これまで何度も登場した友人であるCIAのフィリックス・ライターの結婚式直前、DEAからの連絡を受け、フィリックスと共に麻薬王サンチェスの逮捕に協力する事になったボンド。逮捕に成功し、フィリックスも結婚式に間に合った…のだが、
内部の裏切り者により、サンチェスは逃走。フィリックスはサンチェスに捕まり瀕死、彼の新婚の妻は殺されてしまう。
怒りと復讐に燃えるボンドは、独断でサンチェスを追う…。

ボンドの妻が殺される『女王陛下の007』を除けば(尚フィリックスがそれに触れる台詞が一言あり)、衝撃的な一作。
Mから殺しのライセンスを剥奪され、自ら辞職。
任務ではなく、復讐という私的感情で動く。しかしそれは、友情というライセンスの為でもある。
サンチェスの部下を一人一人共倒れさせ(ヒントは黒澤明『用心棒』)、そしてサンチェスに近付いていく。
敵が非情なら、こちらも。手段は厭わない。
それを表すかのように、サメに食いちぎられた足、圧縮室で頭部破裂、粉砕機で粉々、火だるま…シリーズ初の過激描写。
ボンド自身も冷徹でハードボイルド。これまでにないほど危険なボンド。
目の肥えた今見ればそうでもないかもしれないが、当時としては昨今のハード・アクションだった事だろう。
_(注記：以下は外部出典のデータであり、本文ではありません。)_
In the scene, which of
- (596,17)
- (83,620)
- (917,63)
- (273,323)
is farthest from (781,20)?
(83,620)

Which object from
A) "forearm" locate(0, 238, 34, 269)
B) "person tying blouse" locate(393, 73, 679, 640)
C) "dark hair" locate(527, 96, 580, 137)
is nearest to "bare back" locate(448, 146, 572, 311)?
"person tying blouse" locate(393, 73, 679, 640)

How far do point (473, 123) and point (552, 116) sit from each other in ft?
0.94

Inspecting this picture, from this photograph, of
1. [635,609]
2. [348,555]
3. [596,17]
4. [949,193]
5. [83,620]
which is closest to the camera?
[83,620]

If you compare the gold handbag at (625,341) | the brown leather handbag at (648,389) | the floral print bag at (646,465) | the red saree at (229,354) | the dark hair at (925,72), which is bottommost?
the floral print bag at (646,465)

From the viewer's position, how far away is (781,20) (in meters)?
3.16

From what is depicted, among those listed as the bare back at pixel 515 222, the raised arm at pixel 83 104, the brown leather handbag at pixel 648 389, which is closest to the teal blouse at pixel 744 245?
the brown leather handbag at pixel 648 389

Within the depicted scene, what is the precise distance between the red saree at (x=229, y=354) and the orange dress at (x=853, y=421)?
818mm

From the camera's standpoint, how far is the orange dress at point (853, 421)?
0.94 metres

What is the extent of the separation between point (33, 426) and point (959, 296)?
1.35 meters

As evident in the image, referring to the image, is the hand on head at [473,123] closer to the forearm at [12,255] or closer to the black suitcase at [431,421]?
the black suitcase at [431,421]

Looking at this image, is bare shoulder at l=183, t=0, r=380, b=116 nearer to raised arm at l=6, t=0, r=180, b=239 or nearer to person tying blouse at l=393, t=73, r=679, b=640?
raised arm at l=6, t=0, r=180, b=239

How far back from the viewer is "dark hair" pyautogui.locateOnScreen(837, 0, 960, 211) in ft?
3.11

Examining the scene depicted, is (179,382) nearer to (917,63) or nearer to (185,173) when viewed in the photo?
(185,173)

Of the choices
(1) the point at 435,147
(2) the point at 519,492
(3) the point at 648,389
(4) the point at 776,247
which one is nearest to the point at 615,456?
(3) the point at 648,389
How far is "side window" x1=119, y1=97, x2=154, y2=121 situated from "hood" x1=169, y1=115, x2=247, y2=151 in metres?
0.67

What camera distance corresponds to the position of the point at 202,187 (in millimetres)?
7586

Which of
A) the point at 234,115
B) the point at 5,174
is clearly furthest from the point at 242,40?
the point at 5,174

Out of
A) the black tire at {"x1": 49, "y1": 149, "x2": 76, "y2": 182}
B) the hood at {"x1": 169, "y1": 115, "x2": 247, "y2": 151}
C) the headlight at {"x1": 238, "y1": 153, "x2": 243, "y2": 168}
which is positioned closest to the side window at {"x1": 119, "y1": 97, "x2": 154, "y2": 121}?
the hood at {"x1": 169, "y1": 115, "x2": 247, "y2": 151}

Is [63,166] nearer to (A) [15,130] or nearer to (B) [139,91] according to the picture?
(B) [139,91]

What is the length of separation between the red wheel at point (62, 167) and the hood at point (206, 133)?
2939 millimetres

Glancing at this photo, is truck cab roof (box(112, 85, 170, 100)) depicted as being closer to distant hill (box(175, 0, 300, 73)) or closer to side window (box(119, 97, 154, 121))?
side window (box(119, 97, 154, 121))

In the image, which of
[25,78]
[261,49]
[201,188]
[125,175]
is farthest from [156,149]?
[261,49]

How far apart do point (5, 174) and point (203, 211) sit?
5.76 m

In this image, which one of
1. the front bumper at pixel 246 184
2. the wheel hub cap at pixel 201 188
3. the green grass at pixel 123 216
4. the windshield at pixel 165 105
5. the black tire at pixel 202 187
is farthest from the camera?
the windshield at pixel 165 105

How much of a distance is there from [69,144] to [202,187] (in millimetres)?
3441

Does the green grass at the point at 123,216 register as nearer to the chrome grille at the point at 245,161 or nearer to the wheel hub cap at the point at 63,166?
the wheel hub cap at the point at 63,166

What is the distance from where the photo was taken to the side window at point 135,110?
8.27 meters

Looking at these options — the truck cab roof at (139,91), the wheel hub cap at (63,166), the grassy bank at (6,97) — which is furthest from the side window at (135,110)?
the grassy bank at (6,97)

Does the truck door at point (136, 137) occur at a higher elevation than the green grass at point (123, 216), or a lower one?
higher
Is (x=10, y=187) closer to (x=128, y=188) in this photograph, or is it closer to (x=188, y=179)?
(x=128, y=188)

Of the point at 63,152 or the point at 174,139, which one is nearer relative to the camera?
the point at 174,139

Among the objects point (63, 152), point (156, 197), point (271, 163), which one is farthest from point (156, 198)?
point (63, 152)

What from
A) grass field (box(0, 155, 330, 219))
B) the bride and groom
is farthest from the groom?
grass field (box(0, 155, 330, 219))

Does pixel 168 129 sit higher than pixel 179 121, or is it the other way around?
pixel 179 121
とは言え、全部が全部そうではない。いつもながらのお楽しみも。
プレ・シークエンスのサンチェス・フィッシング。
シリーズの大ボスのペットの定番であるサメ。
中盤の日本描写はあれだけど…。(これも定番なのか…??)
アクションは前作より増え、これまた定番の海中アクションもスリリングだが、最大の見せ場はやはり、クライマックスのタンクローリー・チェイス。
爆発、迫力、そしてサンチェスとの決着。
エンタメ性も勿論。
また、後ろ楯を無くしたボンドに協力するは、Q。いつもより出番多し。

ボンドガールは、キャリー・ローウェル。
演じるはフィリックスと同じCIAエージェントのパムで、飛行機操縦などボンドに同行し活躍。
サンチェスの愛人ルぺを演じるタリサ・ソトもボンドガール。こちらもこちらで魅力的。
久々のWボンドガール。
サンチェス役のロバート・デヴィもさることながら、今見ると、その用心棒役のベニチオ・デル・トロがインパクトを残す。本作が映画デビューもしくは映画出演2作目らしく、それでこの存在感は、さすが後のオスカー俳優!
余談だが、彼には是非とも今度メインヴィラン役で再び出演して欲しい。
また余談だが、中南米の麻薬王という事でサンチェスは実在の麻薬王パブロ・エスコバルを彷彿させ、デル・トロは後に『エスコバル 楽園の掟』で演じている。

過去の作品では宇宙に進出。
核ミサイルで地球を破壊し、新世界の王に。
…なんていう荒唐無稽な陰謀や悪役も居たが、現実的な犯罪や麻薬王。
いつもパーフェクトに任務を遂行し、女性も落としてきたボンドだが、私的な感情で動く彼の人間味ある一面。
リアルさと新しさ。
また一つ、ボンド像と世界観が拡がった。
…が、本作の作品評価は高かったが、興行的には落ち込み。
製作側のトラブルも発生。
5作連投のジョン・グレン監督も本作で最後に。
つまり、これまでの体制の最終作。
何より惜し過ぎる、僅か2作で降板してしまったティモシー・ダルトン…。
不本意な卒業か、それとも2作でも忘れ難い魅力を放った有終の美か。

この後シリーズは最長6年のスパイ活動休止。
6年後、新体制で消されたライセンス(=シリーズ)を取り戻す事となる。